Aquele era o primeiro show de Crivella desde que assumiu a prefeitura, em 2017. Para a apresentação de quase duas horas, foram realizados sete ensaios, comandados pelo maestro peruano Lito Figueroa – que, antes de sua conversão evangélica, atuou com músicos como Mercedes Sosa, Sandra de Sá e Tim Maia. “O Crivella é mandão”, confidenciou o maestro à piauí. “Quando quer as coisas de um jeito, tem que ser do jeito dele.” Seu maior desafio é a afinação, segundo a avaliação do peruano: “Ele sempre teve ritmo, mas sai muito do tom.” Parece que melhorou bastante desde que começou a tomar aulas de canto, por recomendação sua.
Não é preciso ser maestro para entender as ressalvas de Figueroa. Apesar de acompanhado de um coro de cinco vozes, o prefeito desafinou em várias canções. À frente de uma banda com guitarra, violão, baixo, teclado, bateria e percussão, ele vestia um terno azul-marinho e camisa branca – o mesmo figurino que usava há mais de doze horas, num dia cheio de compromissos políticos.
O repertório combinou antigos sucessos e lançamentos mais recentes. Quem não tivesse familiaridade com as canções podia acompanhar as letras pelos telões nas laterais do palco. Graças à cola, o camelô Gabriel dos Santos entoou Altar do Holocausto, que ele nunca ouvira: “Deus proverá/Para quem lutar e mesmo exausto/Entregar a própria vida/No altar do Holocausto”.
Durante a apresentação foram projetadas imagens de judeus em campos de concentração nazistas – afinal, a noite era um tributo às vítimas do Holocausto. “Louvável!”, comemorou Herry Rosenberg, presidente da Federação Israelita do Estado do Rio de Janeiro, que ocupava uma cadeira logo à frente do palco, em meio a rabinos e outras autoridades judaicas.

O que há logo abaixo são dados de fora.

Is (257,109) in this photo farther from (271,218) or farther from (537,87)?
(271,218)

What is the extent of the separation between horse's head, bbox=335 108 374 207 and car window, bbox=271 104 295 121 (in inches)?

Não é de hoje que as igrejas evangélicas neopentecostais vêm incorporando elementos do judaísmo a seus cultos. O Templo de Salomão – a sede da Igreja Universal do Reino de Deus, em São Paulo – está repleto de símbolos judaicos. Por ocasião de sua inauguração, em 2014, o bispo Edir Macedo, ostentando vasta barba branca, usava quipá e talit. Pode-se estranhar que uma igreja cristã se aproprie de elementos de uma religião que não reconhece Jesus Cristo como filho de Deus. Os evangélicos, porém, veem os seguidores da Torá como o “povo escolhido” e exaltam a origem judaica de Cristo. O alinhamento de interesses foi celebrado por Rosenberg: “Existe também entre eles o respeito por Israel e a tudo que aconteceu conosco.”
O ponto alto da noite foi Vai Arrebentar, maior hit do prefeito, que a plateia cantou em uníssono. Empolgado, Crivella abandonou o microfone e deu pulinhos no ar. Quando, já no final do show, puxou a canção Aleluia Porque a Luta Continua, achou por bem incluir um comentário político: “Ainda mais nessa crise que estamos vivendo.” Anunciou que os espectadores ganhariam um broche com arame farpado e um ramo, uma clara referência ao Holocausto. Antes de se despedir, lembrou que os folhetos entregues antes do espetáculo informavam os dados de uma conta bancária, caso alguém quisesse contribuir ainda mais para a concretização do obelisco. “Esta noite vai estar registrada no céu”, arrematou.